Homeless man longs to see his daughter on Christmas. can he find $27 for a bus ticket?

by JOHN WOODROW COX

Robert Fox hoped to find enough money for a bus ticket to see his daughter in Virginia for Christmas.

Robert Fox knew where he should spend Christmas. With his daughter, who would welcome him with a hug and a kiss. He would tell her he loved her, and thank God for bringing them together. He would reminisce about happy memories over butter pecan ice cream and lemon cake with chocolate frosting. He would shave and shower and sleep in a warm bed, and when he woke up, he’d begin his new life.

What he didn’t know was how any of that could happen.

Fox, 70, imagined all this as he sat on a bench in downtown Washington, D.C.’s Franklin Square, surrounded by makeshift tents patched together by people who, with Christmas less than 48 hours away, had already given up on finding a special place to spend the holiday. The temperature had climbed into the 50s, so he unbuttoned his wool coat and tipped back his full-brim camouflage hat, allowing the sunlight to cascade across the creases of his worried face.

His daughter lived 61 miles south, in a small town just outside Fredericksburg, Virginia.
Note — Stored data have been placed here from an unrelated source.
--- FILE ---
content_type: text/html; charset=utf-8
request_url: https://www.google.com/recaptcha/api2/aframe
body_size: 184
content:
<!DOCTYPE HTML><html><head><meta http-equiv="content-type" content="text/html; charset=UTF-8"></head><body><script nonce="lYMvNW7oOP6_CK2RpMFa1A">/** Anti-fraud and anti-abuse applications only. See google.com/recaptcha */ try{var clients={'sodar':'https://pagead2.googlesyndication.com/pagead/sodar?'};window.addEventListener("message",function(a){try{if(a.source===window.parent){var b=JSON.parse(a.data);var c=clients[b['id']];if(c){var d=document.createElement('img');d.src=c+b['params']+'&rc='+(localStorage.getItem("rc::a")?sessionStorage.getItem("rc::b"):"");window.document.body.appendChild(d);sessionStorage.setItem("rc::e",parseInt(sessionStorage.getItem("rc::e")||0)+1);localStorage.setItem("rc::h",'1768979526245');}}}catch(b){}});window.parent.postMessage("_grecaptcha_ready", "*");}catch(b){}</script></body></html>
He has a cellphone but can’t afford to pay for service. He didn’t know his daughter’s number or even the number of anyone who did. He hadn’t seen her since a relative’s funeral five, maybe six years ago, and they hadn’t talked in four. He didn’t own a car, and in his pocket was all the money he had left in the world: 62 cents.

“I’m going through some things,” he said, but what that really meant was that he’d been living on the streets of the nation’s capital for nearly a year. That’s what had brought him to Franklin Square, an unofficial refuge for the city’s homeless. The District of Columbia has spent millions of dollars to reduce their numbers, and the city has been taking more families off the streets, but the number of single adults has continued to grow.

Fox acknowledged that he’s made some bad choices. He loves his five children, even if he hasn’t been around all the time. He’s struggled with drugs, off and on, he said, and been arrested a number of times through the years, once serving a year in prison on a cocaine conviction.